Estratto del documento:
Lo sapevi?
Sotto la firma di Bona – Cronache da un castello sforzesco
Bona di Savoia, Signora di Novara: la duchessa che comandava per lettera
Nel pieno del Quattrocento italiano, mentre corti e castelli si contendono il potere tra alleanze, matrimoni e guerre, una donna scrive. Scrive con inchiostro bruno su carta spessa, con mano elegante e ferma.
Firma ogni lettera con uno stile inconfondibile. E chi la riceve sa che non è solo una cortesia: è un ordine.
Quella donna è Bona di Savoia, duchessa consorte di Galeazzo Maria Sforza e Signora di Novara. Ma non è una dama d’apparato. È una figura politica attiva, capace di tenere insieme diplomazia, logistica e controllo militare. E il suo potere prende forma proprio tra le mura del Castello di Novara.
Nel 26 agosto 1470, un documento cambia le carte in tavola. È una lettera firmata da Galeazzo Maria Sforza, duca di Milano, indirizzata al castellano di Novara, Bergamino da Landriano.
In quella lettera, il duca ordina esplicitamente che si ubbidisca a Bona di Savoia in tutto ciò che riguarda la città e il Castello di Novara.
È la prima, chiara, delega di potere. Bona non governa “per conto” del marito, ma in suo nome, con autorità diretta.
È la conferma ufficiale del titolo che Galeazzo le aveva conferito in seguito alla nascita del primogenito Gian Galeazzo: Signora di Novara.
Appena quattro giorni dopo, il 30 agosto 1470, è Bona stessa a scrivere al castellano.
La firma che vale un sigillo
La lettera di Bona del 30 agosto è breve, ma fondamentale. È il primo documento conservato firmato direttamente da lei come Signora di Novara, rivolto a Bergamino da Landriano. E introduce un dettaglio importante: una formula grafica personale, una sorta di contrassegno con cui la duchessa avrebbe firmato tutte le lettere successive a quel castellano.

Compito scritto 1: Sostituisci "space" con "distance" nelle righe dei dati registrati, partendo dalla riga che contiene "Which is nearest to the point" e proseguendo fino alla riga che contiene "8.20 metres", entrambe incluse. Riscrivi quelle righe lasciando invariato tutto il resto.

Dati registrati:
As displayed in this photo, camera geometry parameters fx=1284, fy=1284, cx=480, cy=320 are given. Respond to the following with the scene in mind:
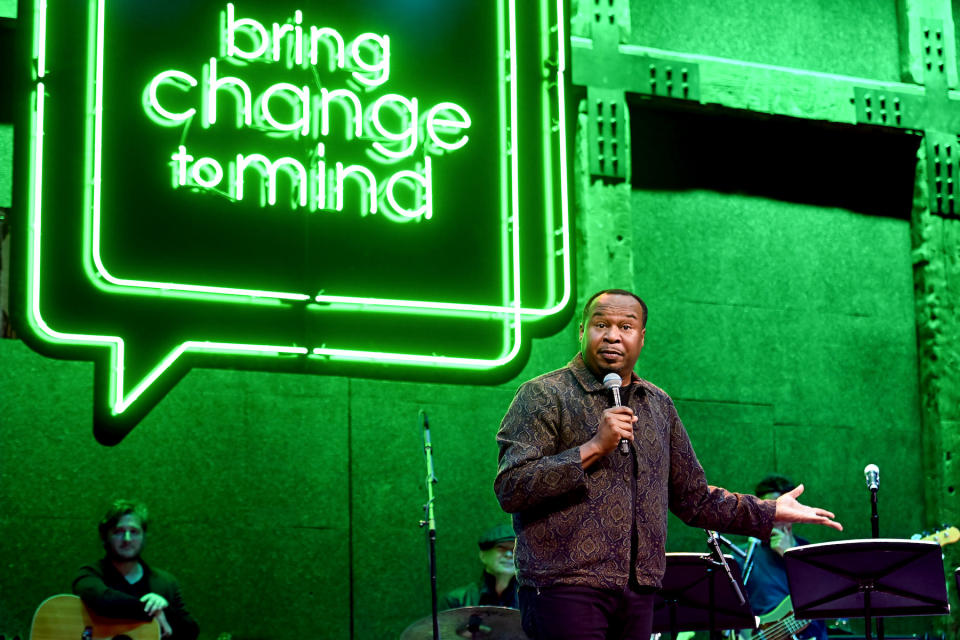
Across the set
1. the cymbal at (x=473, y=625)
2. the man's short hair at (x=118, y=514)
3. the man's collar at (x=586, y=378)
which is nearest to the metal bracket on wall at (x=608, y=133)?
the cymbal at (x=473, y=625)

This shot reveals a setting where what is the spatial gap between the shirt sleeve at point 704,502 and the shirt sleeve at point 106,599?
129 inches

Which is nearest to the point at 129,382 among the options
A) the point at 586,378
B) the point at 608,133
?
the point at 608,133

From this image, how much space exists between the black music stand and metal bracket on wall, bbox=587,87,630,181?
10.6ft

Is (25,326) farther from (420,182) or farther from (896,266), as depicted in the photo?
(896,266)

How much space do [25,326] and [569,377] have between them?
4.11 m

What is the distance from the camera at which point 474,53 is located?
8.20 metres

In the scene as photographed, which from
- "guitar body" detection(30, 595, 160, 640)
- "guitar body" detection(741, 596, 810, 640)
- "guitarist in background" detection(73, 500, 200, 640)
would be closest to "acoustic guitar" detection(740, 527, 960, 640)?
"guitar body" detection(741, 596, 810, 640)

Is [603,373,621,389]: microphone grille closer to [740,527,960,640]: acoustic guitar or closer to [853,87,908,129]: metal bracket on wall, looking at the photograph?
[740,527,960,640]: acoustic guitar

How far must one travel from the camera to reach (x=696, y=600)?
5.73 m

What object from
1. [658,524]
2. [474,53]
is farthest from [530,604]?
[474,53]

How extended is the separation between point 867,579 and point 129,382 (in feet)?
13.0

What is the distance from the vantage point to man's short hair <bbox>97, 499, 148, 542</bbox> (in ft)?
20.9

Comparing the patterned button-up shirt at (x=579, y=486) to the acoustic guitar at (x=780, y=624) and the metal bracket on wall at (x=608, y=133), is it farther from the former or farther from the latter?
the metal bracket on wall at (x=608, y=133)

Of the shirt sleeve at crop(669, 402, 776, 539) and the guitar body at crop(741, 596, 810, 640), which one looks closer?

Compito scritto 2: Riprendi il brano su Bona di Savoia e proseguilo a partire dall'ultima frase riportata.

Risposta 1:
Which is nearest to the point at 129,382 among the options
A) the point at 586,378
B) the point at 608,133
?
the point at 608,133

From this image, how much distance exists between the black music stand and metal bracket on wall, bbox=587,87,630,181?
10.6ft

Is (25,326) farther from (420,182) or farther from (896,266), as depicted in the photo?
(896,266)

How much distance do [25,326] and [569,377] have between them?
4.11 m

What is the distance from the camera at which point 474,53 is located?
8.20 metres

Risposta 2:
Quella firma, sempre uguale quando si rivolgeva al castellano di Novara, ma diversa da quella usata per gli altri castelli, non era una semplice formalità. Era una scelta. Un segno. Un modo per dire: “So chi sei, so dove scrivo, e so cosa ti sto affidando.”
Con quella grafia ferma e riconoscibile, Bona stabiliva un legame personale, quasi confidenziale, con chi riceveva le sue lettere. Non dettava ordini impersonali, ma costruiva una relazione fatta di fiducia, continuità e riconoscimento. Il suo modo di scrivere diventava parte del suo stile di governo: sobrio ma incisivo, costante ma calibrato sulle persone.
Ogni firma era un piccolo gesto di comando e di attenzione insieme, come una voce che cambia tono in base a chi ascolta, pur mantenendo sempre l’autorevolezza del ruolo. E in quell’alfabeto paziente e sicuro, c’era tutta la modernità di una donna che sapeva governare anche con l’inchiostro.
Un sistema di governo in miniatura
Negli anni tra il 1470 e il 1473, Bona scriverà decine di lettere autografe a castellani e ufficiali sparsi per il territorio, non solo a Novara, ma anche a Ghemme, Romagnano, Vaprio, Proh, Sillavengo, Castelletto Ticino, Momo, e persino Lodi, Meina, Candia, Sartirana, Locarno.
Secondo la prof.ssa C. Santoro, (“Un codice di Bona di Savoia” Archivio Storico Lombardo : Giornale della società storica lombarda (1955 dic, Serie 8, Volume 5, Fascicolo), siamo davanti a un vero e proprio sistema di governo territoriale gestito attraverso lettere: ogni castello riceveva messaggi personalizzati, con istruzioni operative e uno stile riconoscibile.
Questa non è solo amministrazione. È arte del comando. Bona conosceva le persone, i luoghi, le situazioni. E sapeva tenere insieme giustizia, controllo militare e gestione del quotidiano.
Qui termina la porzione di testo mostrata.